Challenge: Quote the items below word for word, starting at the line that contains "From the choices" and ending at the line that contains "0.27 metres".

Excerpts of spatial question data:
▬▬▬▬▬▬▬▬▬▬
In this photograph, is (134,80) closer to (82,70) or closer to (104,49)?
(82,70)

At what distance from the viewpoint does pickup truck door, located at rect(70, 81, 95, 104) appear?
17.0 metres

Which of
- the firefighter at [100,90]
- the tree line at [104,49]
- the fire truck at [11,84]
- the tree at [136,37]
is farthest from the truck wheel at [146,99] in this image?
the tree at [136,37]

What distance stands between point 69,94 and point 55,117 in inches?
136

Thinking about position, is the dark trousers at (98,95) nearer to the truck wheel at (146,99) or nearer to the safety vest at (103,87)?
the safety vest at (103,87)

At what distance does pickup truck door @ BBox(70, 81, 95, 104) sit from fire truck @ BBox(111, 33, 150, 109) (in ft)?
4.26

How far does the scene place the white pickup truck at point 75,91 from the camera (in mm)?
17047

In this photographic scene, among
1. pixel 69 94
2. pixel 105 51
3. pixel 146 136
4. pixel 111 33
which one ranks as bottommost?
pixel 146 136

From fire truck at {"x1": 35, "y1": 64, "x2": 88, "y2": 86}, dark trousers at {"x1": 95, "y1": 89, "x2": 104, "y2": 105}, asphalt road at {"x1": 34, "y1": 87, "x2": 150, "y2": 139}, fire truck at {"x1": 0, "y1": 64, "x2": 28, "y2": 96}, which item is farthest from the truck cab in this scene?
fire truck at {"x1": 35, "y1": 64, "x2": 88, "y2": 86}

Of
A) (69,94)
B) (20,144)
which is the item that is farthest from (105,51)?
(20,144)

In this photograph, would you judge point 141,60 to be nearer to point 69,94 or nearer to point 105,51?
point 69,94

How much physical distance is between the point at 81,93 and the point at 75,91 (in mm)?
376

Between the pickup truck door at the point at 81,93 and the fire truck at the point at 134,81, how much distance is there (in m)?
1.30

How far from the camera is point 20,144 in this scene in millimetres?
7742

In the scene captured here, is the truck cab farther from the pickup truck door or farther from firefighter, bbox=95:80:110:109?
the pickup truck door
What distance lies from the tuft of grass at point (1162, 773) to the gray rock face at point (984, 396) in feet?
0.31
▬▬▬▬▬▬▬▬▬▬
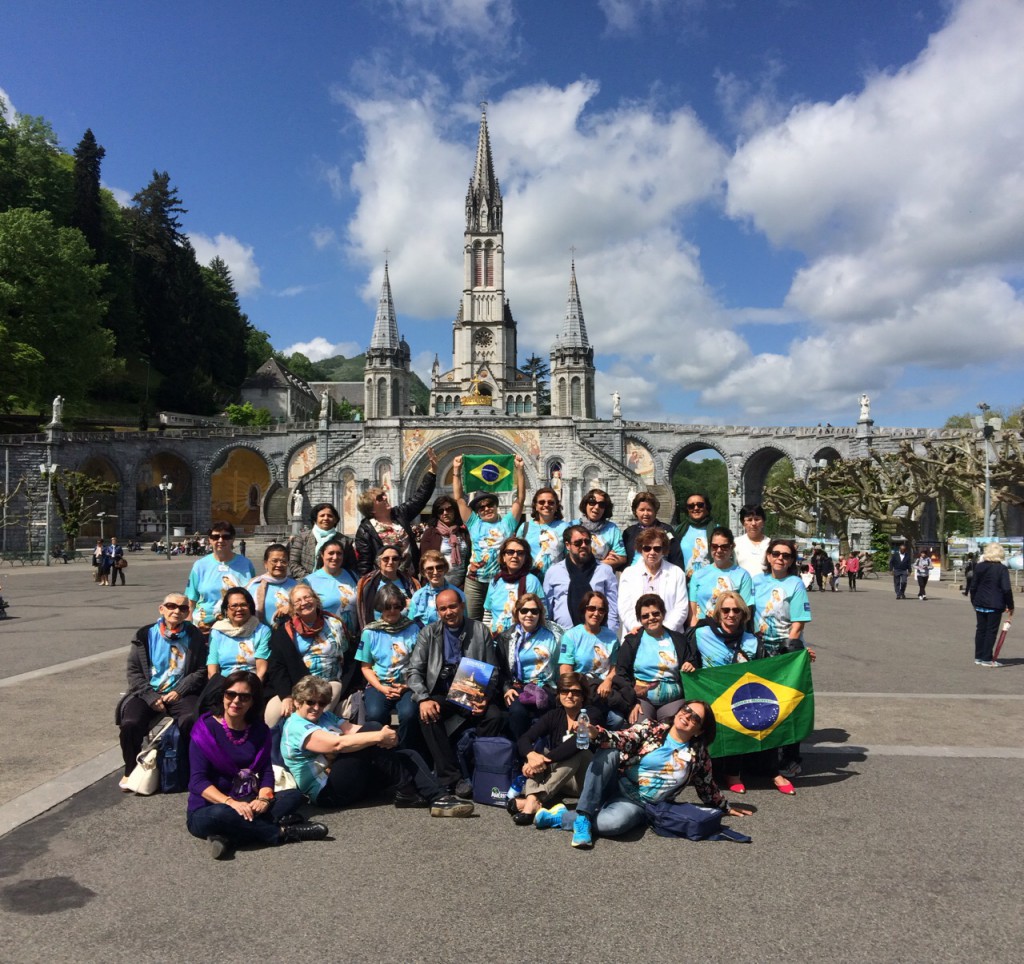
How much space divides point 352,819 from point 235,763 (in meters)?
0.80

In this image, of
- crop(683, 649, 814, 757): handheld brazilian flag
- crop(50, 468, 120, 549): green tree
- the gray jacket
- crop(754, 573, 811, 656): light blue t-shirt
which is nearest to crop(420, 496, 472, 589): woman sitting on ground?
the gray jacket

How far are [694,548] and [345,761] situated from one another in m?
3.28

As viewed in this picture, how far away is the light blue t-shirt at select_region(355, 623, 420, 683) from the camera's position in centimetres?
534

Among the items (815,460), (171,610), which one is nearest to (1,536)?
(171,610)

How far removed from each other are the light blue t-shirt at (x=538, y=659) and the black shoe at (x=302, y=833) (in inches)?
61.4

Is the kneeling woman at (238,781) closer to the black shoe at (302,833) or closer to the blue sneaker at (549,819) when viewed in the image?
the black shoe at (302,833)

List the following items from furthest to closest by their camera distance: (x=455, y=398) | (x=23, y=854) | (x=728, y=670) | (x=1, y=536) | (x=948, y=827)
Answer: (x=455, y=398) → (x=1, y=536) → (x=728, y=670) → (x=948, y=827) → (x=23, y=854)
▬▬▬▬▬▬▬▬▬▬
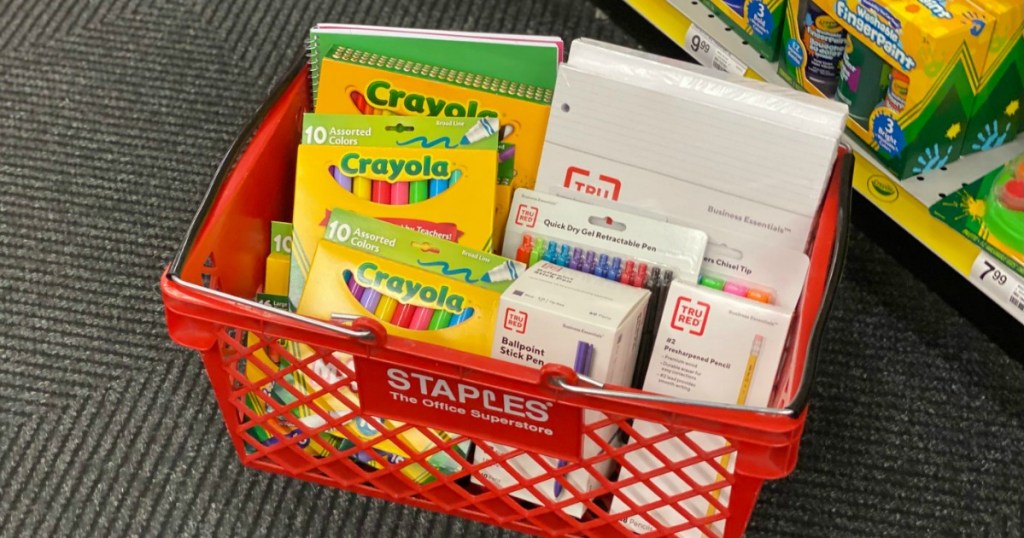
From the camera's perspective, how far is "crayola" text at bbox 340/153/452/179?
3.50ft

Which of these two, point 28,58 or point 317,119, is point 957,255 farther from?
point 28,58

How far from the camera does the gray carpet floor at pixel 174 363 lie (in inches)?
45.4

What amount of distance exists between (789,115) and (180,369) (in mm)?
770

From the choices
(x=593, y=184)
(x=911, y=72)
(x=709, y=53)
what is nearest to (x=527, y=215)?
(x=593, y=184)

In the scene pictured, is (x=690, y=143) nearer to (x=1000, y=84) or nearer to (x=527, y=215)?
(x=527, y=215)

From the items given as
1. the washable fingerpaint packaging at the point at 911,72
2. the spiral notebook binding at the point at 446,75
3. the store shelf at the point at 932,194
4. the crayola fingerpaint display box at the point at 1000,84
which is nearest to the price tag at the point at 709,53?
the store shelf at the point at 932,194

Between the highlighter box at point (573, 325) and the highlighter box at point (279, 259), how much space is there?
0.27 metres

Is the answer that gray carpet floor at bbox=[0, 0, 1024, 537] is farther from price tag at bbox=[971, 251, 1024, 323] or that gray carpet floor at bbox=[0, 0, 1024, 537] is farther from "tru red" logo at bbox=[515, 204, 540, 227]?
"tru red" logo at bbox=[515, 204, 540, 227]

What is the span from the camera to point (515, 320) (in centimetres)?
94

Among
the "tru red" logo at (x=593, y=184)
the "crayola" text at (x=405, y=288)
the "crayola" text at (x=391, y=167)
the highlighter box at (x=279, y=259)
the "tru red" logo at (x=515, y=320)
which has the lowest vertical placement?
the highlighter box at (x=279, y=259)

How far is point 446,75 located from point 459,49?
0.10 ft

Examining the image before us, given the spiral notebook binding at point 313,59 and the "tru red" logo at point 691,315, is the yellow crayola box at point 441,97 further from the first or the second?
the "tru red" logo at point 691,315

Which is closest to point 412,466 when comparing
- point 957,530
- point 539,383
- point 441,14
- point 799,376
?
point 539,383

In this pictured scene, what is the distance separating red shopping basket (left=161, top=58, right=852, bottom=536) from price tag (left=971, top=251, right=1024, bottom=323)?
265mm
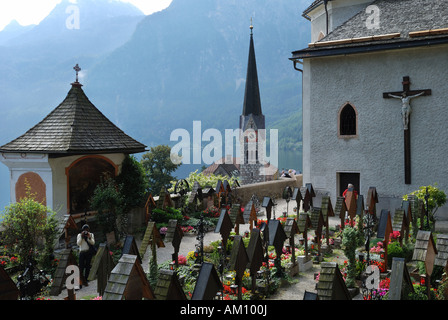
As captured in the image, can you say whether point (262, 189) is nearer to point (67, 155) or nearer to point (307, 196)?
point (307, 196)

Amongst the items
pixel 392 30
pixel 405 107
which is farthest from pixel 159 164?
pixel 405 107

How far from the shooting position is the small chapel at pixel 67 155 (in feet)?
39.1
▬▬▬▬▬▬▬▬▬▬
In response:
From the choices
(x=593, y=184)
(x=911, y=72)
(x=709, y=53)
what is nearest to (x=527, y=215)?
(x=593, y=184)

In the scene pictured, is (x=690, y=143) nearer to (x=1000, y=84) or nearer to (x=527, y=215)?
(x=527, y=215)

From the items given as
1. the washable fingerpaint packaging at the point at 911,72
2. the spiral notebook binding at the point at 446,75
3. the store shelf at the point at 932,194
4. the crayola fingerpaint display box at the point at 1000,84
which is nearest to the price tag at the point at 709,53?
the store shelf at the point at 932,194

Between the highlighter box at point (573, 325) and the highlighter box at point (279, 259), how much space is there?
0.27 metres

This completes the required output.